In the month and a half after Zachary’s diagnosis, the Chutes’ life transformed into a tailspin of 12-hour days packed with visits to specialists whom the couple hoped would present them with a cure. “But every day they just reaffirmed that things were getting worse. If Zachary did make it to delivery, they said he would die in the birth canal. No prognosis was positive. His body kept filling up with more fluid, and his heart rate kept going down.”

At 30 weeks, Alexis Marie’s own health grew threatened by Zachary’s condition. She and Aaron agreed to an induction. At home, the night before it was scheduled to take place, though, Alexis Marie went into spontaneous labour. The following day, she would both welcome Zachary into the world, and say goodbye to him.

In the four years since, Alexis Marie has seen her life transformed as a result of her effort to metabolize the grief that flowed from Zachary’s loss. She writes a blog, Wanted, Chosen Planned, that keeps her engaged with a strong online community she credits with helping her recover from the “shell of a person” she was after losing Zachary. She also speaks regularly about loss at conferences and to individuals who reach out to her for help.

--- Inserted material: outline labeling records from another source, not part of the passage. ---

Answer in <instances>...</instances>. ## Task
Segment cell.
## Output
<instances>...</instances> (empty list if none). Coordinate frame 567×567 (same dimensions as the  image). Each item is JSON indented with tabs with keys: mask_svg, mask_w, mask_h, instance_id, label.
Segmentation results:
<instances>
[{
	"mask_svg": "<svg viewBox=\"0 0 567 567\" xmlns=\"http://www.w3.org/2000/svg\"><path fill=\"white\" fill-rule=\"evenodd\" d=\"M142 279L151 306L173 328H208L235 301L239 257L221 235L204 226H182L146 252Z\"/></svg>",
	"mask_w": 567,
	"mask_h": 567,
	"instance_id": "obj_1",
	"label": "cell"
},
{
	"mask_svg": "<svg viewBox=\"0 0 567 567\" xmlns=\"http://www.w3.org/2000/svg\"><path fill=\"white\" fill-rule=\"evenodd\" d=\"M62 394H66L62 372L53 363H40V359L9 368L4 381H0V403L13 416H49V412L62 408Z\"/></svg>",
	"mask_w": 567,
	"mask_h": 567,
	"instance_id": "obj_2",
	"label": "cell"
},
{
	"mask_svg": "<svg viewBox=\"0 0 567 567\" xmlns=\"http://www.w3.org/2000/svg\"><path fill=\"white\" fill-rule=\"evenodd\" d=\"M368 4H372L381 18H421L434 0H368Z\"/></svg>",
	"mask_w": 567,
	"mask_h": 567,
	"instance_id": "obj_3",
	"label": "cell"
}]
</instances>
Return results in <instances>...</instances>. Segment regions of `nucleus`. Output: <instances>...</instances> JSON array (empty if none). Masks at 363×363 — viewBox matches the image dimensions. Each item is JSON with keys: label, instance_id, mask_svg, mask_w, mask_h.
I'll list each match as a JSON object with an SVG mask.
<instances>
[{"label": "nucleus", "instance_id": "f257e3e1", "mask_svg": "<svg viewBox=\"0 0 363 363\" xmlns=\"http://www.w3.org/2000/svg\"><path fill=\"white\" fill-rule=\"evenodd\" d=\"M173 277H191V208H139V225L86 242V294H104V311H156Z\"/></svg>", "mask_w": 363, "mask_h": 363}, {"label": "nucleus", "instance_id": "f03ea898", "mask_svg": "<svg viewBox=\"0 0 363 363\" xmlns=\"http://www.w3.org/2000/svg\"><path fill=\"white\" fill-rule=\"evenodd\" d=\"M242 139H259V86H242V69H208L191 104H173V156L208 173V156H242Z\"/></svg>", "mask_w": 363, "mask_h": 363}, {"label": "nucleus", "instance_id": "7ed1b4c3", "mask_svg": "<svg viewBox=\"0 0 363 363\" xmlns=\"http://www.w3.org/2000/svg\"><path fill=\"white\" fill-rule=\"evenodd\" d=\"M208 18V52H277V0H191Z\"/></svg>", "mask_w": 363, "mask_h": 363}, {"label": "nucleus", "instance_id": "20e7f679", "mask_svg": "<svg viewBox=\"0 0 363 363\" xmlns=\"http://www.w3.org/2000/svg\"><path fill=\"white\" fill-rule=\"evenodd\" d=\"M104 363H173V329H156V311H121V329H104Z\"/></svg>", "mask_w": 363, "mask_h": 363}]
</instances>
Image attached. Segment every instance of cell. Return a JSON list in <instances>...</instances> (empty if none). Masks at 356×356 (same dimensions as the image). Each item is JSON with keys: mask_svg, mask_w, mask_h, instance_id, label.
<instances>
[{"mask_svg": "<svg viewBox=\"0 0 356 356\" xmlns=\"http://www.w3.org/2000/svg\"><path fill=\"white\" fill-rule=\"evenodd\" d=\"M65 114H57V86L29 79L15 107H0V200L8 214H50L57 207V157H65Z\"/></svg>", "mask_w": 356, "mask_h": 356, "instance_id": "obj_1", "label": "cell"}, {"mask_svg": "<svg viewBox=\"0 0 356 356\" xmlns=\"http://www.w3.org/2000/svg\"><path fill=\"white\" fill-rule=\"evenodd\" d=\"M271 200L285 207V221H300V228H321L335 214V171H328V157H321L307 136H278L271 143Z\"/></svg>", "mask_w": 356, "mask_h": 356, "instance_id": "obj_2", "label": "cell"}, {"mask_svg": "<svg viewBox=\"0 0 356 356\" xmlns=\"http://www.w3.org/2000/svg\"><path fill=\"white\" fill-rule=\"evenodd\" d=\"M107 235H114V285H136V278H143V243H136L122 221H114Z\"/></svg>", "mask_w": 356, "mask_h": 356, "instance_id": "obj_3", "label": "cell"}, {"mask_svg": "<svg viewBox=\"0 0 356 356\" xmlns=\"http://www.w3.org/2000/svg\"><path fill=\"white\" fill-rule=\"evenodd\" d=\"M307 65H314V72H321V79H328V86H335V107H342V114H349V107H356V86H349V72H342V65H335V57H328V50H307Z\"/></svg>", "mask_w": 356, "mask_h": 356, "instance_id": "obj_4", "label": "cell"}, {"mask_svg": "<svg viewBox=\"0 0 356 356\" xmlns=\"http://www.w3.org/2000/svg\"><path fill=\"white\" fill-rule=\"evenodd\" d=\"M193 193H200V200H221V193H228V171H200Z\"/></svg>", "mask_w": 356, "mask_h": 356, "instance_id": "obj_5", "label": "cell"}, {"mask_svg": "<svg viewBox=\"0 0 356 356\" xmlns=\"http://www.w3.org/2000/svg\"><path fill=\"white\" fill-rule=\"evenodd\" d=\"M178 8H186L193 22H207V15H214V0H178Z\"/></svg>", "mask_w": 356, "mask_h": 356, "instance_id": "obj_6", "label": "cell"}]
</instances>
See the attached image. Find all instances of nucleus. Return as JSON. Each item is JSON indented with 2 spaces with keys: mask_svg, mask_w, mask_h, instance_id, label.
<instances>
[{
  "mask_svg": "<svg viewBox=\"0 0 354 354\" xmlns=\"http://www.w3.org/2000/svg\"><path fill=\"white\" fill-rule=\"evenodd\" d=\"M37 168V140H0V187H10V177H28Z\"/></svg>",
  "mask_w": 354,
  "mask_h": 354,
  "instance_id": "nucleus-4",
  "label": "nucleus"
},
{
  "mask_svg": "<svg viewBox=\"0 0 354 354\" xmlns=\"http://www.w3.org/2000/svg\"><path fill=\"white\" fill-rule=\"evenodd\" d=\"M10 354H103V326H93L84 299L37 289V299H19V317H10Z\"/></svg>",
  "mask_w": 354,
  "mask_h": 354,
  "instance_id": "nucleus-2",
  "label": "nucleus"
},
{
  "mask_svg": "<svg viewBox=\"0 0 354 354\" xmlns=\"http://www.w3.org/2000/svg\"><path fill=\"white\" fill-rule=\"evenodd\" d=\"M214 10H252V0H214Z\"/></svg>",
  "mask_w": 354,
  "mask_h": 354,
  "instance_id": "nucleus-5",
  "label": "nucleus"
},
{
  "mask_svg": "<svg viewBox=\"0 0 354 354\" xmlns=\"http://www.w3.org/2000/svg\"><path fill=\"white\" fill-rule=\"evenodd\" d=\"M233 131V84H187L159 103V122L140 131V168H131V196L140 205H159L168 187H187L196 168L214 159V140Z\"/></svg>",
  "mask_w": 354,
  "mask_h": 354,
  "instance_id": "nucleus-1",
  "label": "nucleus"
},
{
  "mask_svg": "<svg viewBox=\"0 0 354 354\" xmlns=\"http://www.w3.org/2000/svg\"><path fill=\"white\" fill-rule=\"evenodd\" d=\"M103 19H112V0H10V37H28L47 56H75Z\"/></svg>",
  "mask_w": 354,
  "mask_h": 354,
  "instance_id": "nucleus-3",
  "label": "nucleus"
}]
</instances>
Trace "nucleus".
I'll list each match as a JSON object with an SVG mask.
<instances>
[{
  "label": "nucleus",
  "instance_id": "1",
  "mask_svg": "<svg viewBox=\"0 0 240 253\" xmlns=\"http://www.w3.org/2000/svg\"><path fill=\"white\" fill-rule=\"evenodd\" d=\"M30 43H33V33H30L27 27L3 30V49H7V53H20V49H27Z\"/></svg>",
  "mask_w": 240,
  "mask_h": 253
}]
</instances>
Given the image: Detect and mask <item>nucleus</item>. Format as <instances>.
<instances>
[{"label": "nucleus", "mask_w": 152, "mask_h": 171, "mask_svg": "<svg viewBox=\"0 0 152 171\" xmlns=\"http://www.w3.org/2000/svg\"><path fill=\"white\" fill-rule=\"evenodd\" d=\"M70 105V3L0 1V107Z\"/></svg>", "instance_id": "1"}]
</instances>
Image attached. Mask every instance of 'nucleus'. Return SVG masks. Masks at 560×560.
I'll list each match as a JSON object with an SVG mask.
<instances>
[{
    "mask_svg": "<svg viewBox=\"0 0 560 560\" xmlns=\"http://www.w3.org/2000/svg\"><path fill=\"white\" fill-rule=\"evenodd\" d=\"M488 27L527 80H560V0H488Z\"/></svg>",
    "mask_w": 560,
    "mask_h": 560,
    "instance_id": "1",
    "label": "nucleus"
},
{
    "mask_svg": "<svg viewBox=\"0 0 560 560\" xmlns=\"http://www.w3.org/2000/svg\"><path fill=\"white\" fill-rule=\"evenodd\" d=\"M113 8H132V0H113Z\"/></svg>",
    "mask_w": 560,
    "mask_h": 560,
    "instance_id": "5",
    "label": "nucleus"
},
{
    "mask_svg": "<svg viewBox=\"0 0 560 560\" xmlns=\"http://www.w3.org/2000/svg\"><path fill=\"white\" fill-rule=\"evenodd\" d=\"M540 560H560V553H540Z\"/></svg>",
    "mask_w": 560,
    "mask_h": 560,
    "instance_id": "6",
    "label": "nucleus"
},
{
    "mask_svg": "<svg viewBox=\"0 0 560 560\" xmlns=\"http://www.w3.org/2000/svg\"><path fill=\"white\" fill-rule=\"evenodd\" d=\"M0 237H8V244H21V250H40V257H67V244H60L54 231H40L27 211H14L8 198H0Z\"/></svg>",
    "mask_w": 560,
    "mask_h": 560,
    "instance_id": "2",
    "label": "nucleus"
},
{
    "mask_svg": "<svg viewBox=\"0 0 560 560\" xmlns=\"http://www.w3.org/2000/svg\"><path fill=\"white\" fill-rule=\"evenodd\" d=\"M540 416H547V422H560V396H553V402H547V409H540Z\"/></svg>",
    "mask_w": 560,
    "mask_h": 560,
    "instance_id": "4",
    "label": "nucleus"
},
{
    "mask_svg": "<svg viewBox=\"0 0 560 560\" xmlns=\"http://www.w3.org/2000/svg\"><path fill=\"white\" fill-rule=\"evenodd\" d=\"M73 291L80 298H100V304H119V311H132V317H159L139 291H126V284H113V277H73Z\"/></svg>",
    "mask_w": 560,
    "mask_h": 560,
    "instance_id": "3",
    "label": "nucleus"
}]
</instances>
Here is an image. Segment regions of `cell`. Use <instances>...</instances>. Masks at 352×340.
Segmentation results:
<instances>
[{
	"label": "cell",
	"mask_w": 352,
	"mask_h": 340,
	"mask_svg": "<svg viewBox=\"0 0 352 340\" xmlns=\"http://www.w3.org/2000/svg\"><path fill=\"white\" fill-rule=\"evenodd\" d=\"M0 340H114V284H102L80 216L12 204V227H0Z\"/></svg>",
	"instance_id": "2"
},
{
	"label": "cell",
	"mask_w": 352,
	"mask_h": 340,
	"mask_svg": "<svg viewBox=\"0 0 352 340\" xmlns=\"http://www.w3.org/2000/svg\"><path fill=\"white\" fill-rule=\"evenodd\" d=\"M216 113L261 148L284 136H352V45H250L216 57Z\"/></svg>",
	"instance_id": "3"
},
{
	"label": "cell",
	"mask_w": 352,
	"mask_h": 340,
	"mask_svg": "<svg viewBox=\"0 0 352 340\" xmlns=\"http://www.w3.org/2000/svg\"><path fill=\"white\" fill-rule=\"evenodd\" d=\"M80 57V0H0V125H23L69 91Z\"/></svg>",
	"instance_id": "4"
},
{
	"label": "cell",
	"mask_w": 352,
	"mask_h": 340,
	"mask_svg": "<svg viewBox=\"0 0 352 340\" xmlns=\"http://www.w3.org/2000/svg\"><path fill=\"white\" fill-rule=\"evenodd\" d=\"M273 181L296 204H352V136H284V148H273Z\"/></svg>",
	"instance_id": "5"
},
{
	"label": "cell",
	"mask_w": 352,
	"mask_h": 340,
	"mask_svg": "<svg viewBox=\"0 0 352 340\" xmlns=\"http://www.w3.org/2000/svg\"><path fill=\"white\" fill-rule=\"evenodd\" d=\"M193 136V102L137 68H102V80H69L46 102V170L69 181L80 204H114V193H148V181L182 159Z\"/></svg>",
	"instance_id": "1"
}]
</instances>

While she and Aaron have since had a second son, Eden, now two years old, they also continue to struggle with the ripple effects of grief.

“When everything fell apart in our family, it was really hard letting go of the vision of what I thought my life was going to be like,” says Alexis Marie. She refers to herself as a mother of three. “Time doesn’t heal, but it helps. You’ll never forget your child, but it does get easier. Just knowing that you’re not walking the road alone – it makes a huge difference.”